▸ **WORK INSTRUCTIONS**
Please count how many lines in the items below contain the word "hole" and reply with the number alone.

BEGIN ROWS

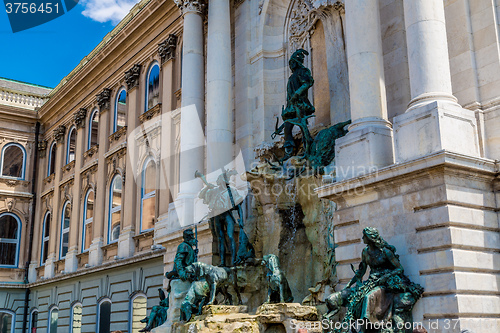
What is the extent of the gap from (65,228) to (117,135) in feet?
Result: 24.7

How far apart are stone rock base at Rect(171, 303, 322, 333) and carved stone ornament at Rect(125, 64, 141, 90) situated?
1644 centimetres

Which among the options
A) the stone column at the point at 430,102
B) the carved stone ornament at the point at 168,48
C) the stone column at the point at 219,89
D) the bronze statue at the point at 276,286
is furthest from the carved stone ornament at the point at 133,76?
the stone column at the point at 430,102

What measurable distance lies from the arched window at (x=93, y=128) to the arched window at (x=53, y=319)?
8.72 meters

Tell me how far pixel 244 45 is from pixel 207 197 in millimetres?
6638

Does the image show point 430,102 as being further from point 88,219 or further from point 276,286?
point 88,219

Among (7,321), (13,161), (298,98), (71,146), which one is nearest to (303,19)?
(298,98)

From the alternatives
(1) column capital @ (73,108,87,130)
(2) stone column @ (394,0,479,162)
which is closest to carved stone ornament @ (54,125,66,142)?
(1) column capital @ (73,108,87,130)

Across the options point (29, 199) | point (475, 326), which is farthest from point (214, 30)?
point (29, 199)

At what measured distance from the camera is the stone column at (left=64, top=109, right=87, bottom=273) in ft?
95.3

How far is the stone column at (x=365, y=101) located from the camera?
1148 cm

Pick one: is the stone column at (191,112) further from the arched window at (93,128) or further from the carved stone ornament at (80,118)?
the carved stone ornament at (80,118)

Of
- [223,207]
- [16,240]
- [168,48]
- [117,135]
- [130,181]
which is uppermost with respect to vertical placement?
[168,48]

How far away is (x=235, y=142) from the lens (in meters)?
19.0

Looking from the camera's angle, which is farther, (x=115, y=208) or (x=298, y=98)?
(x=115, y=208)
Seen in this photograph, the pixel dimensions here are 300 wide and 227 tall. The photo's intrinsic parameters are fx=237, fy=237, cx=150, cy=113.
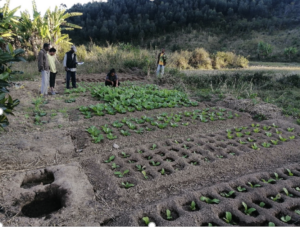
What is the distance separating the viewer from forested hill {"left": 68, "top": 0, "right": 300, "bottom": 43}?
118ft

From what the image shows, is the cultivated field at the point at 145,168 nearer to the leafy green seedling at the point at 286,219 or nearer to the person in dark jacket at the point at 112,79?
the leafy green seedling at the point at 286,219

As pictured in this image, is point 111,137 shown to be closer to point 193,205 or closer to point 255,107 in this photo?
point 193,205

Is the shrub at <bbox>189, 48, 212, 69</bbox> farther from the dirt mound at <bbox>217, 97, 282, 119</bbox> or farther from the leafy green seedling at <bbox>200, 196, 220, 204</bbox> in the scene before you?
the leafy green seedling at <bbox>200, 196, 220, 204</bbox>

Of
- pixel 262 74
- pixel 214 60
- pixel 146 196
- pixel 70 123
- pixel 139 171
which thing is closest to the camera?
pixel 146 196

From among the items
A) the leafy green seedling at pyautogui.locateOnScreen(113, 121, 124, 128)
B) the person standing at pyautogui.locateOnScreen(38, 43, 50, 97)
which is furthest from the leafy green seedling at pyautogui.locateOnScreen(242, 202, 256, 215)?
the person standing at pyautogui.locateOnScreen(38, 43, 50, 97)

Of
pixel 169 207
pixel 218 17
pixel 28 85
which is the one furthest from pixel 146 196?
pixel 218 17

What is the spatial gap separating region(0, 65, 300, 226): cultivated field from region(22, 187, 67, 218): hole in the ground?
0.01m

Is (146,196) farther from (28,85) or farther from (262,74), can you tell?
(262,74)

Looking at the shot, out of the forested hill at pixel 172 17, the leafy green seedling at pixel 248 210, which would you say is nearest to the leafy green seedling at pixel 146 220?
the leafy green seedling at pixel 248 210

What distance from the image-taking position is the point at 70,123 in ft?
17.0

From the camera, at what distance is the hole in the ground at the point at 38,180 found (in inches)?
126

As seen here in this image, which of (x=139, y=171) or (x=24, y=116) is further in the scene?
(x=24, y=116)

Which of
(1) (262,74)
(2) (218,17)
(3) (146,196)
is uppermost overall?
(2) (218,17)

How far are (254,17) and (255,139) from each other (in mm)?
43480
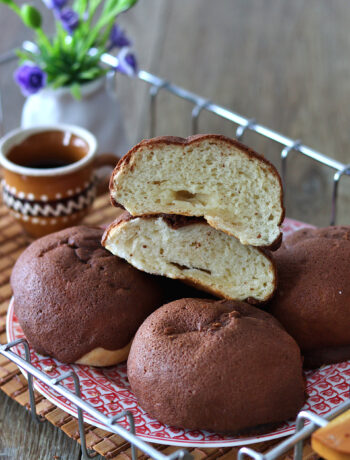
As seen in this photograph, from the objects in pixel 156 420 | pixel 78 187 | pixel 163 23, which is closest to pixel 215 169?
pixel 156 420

END ROWS
BEGIN ROWS

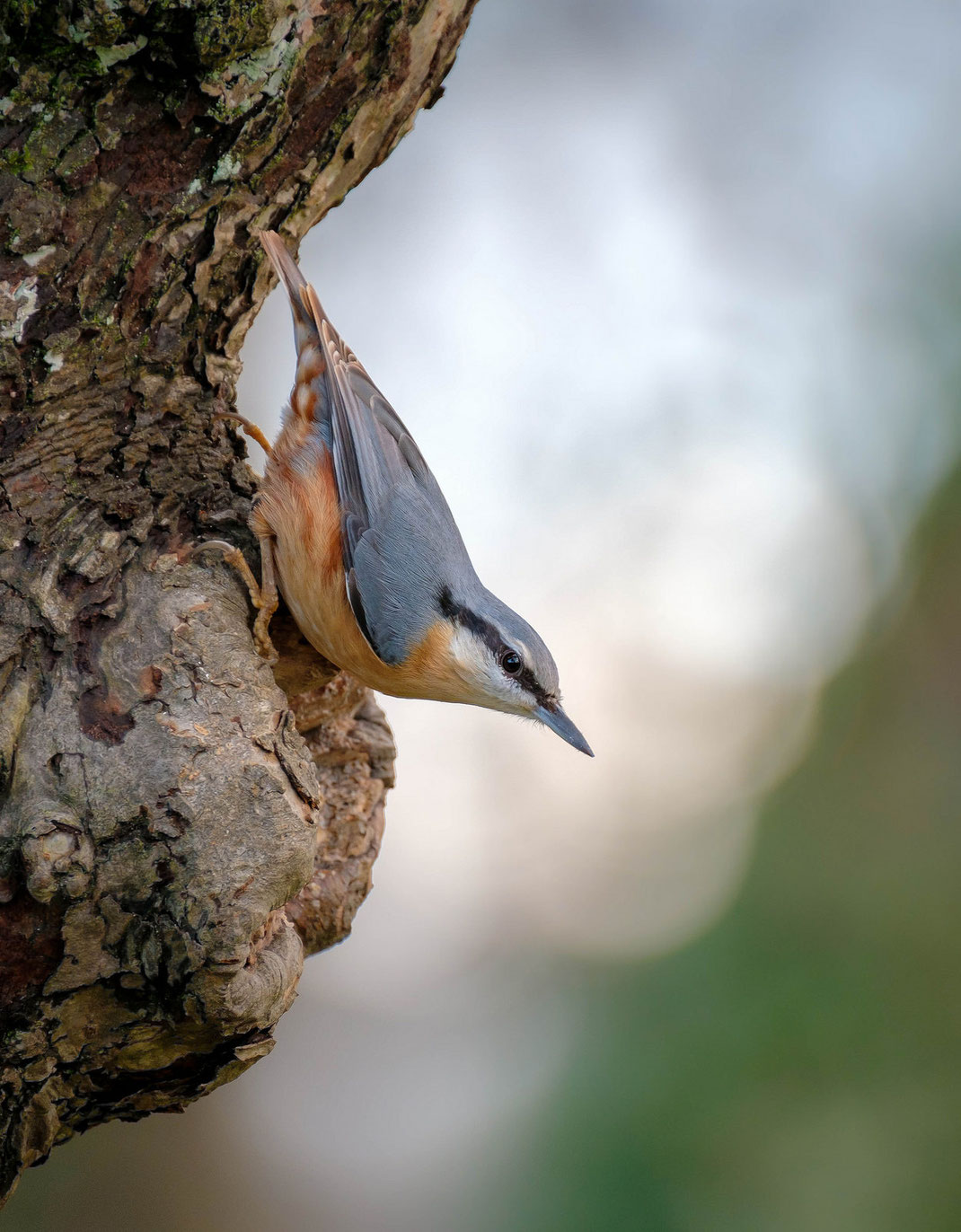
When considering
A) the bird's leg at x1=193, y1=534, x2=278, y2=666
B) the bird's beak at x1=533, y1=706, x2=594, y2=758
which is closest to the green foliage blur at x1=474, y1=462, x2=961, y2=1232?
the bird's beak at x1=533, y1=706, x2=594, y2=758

END ROWS
BEGIN ROWS

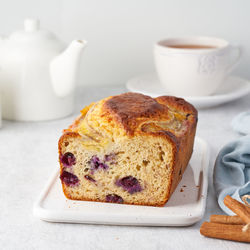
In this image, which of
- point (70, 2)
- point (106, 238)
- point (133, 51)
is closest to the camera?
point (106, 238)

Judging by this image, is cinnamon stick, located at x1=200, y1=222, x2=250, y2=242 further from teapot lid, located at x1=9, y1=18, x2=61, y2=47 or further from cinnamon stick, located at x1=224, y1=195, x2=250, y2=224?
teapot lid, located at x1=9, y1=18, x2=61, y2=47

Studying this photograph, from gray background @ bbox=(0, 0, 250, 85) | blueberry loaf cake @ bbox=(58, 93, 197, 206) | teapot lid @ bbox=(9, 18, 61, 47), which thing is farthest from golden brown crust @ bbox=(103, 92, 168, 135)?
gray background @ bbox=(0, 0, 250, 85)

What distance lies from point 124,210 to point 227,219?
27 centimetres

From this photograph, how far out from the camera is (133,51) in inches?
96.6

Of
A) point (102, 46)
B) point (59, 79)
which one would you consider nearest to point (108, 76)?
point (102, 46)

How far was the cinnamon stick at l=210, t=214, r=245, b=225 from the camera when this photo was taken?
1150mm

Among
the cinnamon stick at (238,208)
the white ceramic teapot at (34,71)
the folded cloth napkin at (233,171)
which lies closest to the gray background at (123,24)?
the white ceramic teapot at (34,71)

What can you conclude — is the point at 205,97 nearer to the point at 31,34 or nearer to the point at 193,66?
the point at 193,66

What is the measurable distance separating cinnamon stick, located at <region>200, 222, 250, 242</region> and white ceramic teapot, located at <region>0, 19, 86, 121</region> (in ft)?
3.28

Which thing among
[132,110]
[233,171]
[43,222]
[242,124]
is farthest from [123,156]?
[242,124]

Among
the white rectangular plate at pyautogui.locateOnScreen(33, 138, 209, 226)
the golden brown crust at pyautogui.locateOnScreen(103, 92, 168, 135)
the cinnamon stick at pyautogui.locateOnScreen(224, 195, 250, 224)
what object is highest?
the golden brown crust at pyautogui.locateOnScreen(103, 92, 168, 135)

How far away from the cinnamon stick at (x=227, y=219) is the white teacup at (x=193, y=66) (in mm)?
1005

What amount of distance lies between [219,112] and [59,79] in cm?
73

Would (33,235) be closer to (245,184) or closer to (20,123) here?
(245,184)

END ROWS

▸ **EXERCISE OUTPUT**
2